The final rule contains two other significant changes to Regulation Z. The first concerns disclosures for convenience checks, that is, checks creditors provide to consumers who access a credit card account. The final rule requires creditors to disclose in a tabular format on the front of the page containing convenience checks the following information: (1) any discounted initial rate and when that rate will expire, if applicable; (2) the type of rate that applies to the checks after expiration of any discounted initial rate and the applicable APR; (3) any transaction fees; (4) whether a grace period applies to the checks and, if one does not apply, that interest will be charged immediately; and (5) any date by which the consumer must use the checks in order to receive any discounted initial rate offered on the checks.
The Board noted that creditors typically send out convenience checks to consumers during the life of a credit account. As a result, significant time can elapse between the time consumers receive initial account disclosures about rates and fees applicable to convenience checks and the time customers receive the convenience checks. The new disclosures ensure that consumers will receive the critical information about the checks at the time they are mailed to the consumer so that consumers can make an informed choice about whether to use them.
The second change concerns the cut-off times and due dates for mailing payments. Regulation Z currently permits creditors to specify reasonable cut-off times for receiving mailed payments on the due date. The final rule defines reasonable and describes a 5 p.m. cut-off time for mailed payments as an example of a reasonable cut-off time for payments. In addition, if the payment date falls on a weekend, holiday, or other day on which the creditor does not receive payments, a payment received on the next business day must be deemed timely.
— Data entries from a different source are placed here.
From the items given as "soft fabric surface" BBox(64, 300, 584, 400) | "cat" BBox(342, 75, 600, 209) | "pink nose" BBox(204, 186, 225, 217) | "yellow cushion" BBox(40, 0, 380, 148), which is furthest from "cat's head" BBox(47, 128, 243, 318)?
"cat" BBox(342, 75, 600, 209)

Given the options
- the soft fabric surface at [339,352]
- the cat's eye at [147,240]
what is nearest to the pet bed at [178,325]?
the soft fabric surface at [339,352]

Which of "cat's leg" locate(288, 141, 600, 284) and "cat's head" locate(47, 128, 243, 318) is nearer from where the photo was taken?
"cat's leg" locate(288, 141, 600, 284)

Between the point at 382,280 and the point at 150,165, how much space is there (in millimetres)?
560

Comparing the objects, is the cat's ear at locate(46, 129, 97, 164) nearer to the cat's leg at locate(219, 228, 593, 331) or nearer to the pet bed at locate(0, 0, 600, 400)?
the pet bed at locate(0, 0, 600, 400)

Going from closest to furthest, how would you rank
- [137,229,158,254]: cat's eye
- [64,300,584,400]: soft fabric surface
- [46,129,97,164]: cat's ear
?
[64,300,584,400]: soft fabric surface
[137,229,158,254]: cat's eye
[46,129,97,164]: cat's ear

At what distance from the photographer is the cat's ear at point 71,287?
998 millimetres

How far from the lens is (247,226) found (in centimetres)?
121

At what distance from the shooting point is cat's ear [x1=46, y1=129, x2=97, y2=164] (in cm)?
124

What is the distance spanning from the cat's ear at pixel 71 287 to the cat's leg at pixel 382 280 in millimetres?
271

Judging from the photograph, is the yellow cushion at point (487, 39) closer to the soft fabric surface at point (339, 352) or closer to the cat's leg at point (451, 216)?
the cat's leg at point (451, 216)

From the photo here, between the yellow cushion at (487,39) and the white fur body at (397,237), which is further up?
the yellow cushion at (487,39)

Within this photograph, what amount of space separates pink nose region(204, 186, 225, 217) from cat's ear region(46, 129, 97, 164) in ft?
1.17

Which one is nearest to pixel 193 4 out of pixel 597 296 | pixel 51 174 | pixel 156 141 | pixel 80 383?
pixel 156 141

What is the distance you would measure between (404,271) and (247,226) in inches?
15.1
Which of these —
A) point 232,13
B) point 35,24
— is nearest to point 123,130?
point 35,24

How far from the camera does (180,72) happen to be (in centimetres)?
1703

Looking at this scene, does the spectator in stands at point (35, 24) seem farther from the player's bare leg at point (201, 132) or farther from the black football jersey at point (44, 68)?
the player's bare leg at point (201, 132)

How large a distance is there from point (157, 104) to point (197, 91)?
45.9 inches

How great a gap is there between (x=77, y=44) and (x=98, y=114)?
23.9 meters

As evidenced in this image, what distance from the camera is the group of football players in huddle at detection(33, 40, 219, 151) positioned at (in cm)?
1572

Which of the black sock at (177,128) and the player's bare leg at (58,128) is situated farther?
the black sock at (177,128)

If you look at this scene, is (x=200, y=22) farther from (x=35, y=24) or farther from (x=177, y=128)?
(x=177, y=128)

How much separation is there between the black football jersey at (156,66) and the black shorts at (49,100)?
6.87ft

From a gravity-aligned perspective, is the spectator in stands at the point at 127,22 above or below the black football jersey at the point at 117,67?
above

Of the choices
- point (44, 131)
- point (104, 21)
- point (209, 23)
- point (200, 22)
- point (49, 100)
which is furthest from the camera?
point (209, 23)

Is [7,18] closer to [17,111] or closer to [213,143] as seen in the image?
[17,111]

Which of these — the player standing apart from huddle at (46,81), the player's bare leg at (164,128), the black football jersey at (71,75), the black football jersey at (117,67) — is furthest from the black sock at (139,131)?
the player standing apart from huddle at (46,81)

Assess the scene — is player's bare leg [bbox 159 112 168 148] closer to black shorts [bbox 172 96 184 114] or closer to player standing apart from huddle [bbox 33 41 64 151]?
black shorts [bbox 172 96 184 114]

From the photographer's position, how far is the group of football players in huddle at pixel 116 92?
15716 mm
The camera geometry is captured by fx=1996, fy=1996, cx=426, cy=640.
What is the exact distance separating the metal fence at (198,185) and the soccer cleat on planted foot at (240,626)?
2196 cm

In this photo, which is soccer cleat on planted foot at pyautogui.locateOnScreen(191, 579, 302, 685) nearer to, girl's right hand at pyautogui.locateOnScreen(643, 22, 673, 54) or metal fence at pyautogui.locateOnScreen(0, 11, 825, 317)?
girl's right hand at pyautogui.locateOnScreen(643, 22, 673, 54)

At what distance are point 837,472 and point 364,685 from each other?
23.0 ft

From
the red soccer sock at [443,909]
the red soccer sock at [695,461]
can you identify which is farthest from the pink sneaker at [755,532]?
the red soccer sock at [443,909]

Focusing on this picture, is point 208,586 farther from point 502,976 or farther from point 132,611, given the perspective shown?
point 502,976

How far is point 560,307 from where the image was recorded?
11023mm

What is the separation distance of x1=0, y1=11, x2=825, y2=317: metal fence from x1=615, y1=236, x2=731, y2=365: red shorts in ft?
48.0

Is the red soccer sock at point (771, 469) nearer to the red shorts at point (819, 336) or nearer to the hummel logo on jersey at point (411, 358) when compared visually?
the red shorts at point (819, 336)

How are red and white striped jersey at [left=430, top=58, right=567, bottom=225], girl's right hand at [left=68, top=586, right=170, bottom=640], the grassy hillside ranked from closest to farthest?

The Board's final rule on Regulation Z open-end credit was a significant undertaking. Because of the considerable changes to the regulation, banks should begin now to review the amendments and work on updating and testing their systems so that they are in compliance by the July 1, 2010, effective date. Readers interested in more details can consult the rulemaking notice. Specific issues and questions should be raised with the consumer compliance contact at your Reserve Bank or with your primary regulator.